The Federal Reserve is expect to raise rates by 0.25% this afternoon but what matters more is what Chairman Powell has to say at 2:30. In the last statement, the Fed eliminated a line from the March statement that said “the committee is monitoring inflation developments closely.” That seems to indicate they feel inflation is now at their 2% goal and clearly unemployment is below their goal so now the Fed must move to head off inflation pressure before it begins.

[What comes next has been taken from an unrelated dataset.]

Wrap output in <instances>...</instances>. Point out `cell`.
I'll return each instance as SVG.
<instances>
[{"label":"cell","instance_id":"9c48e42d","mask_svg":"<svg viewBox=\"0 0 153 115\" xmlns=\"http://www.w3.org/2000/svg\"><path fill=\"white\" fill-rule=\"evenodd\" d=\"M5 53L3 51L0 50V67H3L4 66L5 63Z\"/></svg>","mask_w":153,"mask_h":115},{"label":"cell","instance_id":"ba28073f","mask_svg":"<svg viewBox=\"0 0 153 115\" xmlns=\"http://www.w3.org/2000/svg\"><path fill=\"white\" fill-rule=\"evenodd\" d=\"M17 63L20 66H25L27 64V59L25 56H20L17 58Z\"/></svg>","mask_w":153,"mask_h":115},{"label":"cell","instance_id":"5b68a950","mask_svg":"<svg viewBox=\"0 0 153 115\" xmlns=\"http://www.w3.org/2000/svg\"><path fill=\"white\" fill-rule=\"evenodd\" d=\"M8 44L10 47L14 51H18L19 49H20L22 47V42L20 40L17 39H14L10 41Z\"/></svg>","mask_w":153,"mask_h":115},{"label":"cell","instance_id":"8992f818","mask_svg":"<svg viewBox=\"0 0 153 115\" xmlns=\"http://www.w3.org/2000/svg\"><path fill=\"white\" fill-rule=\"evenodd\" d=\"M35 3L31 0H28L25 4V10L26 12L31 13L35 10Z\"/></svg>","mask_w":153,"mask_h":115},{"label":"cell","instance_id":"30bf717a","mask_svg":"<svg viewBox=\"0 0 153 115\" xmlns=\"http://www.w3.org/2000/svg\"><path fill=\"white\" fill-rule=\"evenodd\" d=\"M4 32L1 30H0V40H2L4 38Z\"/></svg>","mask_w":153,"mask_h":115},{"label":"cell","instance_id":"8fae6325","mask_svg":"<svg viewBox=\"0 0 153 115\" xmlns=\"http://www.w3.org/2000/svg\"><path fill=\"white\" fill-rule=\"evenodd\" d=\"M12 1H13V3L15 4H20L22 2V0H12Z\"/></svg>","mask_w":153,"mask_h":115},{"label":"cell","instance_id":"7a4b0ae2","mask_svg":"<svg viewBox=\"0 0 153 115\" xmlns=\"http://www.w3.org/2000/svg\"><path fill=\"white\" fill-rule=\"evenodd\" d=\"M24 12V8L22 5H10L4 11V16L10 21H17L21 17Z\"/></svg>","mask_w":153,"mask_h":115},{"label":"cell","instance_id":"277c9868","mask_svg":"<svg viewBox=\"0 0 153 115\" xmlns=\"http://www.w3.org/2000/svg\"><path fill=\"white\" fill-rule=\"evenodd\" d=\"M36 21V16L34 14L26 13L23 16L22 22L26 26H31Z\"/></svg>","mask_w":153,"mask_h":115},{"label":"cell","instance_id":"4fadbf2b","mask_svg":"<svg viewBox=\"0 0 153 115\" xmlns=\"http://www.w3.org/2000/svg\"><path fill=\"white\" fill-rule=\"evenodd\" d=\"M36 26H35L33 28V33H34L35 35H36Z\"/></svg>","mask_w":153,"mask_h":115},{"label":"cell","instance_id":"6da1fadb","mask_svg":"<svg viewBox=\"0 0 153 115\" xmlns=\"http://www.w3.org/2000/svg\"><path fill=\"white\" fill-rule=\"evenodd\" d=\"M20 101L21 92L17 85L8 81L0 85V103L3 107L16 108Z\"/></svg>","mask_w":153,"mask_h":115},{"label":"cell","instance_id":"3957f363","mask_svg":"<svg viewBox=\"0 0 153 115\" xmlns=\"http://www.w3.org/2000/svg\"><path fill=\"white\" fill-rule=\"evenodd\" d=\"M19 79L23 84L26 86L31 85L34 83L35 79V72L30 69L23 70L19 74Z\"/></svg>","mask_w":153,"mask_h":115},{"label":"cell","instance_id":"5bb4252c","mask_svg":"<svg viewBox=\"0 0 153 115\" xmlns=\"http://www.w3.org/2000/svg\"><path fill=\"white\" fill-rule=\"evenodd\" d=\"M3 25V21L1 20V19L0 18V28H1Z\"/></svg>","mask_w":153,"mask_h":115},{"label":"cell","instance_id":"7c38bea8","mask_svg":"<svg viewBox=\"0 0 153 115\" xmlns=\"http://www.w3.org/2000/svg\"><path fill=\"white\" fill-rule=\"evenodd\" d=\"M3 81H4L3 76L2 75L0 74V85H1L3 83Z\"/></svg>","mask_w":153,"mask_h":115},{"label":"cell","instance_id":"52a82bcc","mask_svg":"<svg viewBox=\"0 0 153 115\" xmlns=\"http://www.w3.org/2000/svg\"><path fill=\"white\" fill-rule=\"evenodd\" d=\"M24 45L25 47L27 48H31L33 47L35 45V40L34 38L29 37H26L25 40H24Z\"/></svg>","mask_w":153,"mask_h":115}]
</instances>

In fact, this morning's Producer Price Index is up 0.5%, miles above the 0.2% expected by leading economorons, who obviously do not shop where we shop or eat where we eat. This should bring the markets down from their perch and we can short the S&P (/ES) below the 2,790 line (with tight stops above) and, of course, the Nasdaq (/NQ) at 7,250 and the Russell (/TF) at 1,685 – all Sept contracts now (thanks Jeff!). Yes, we keep trying to short and it keeps failing but – ONE DAY!
There are already many signs of wage inflation. The recent Beige Book indicated all regions were having a lot of hiring pressures and once employers have to start competing for employees by raising wages and benefits – that's a genie that's very hard to put back in the bottle. Wage inflation is bad for Corporate Profits and wages are about 30% of a Corporation's Operating Costs so a 10% increase in wages knocks 3% off earnings unless they raise prices – which adds to inflation and makes more workers demand higher wages….
I remember working in the late 70s and early 80s when it was downright insulting if you didn't get a 5% annual raise just for doing your job 10% was fairly normal for doing a good job and when you took a job that started at $25,000, you fully expected to be making $50,000 in less than 5 years. That seems like a fantasy these days as it's been decades since the workers have been given a fair share of the profits.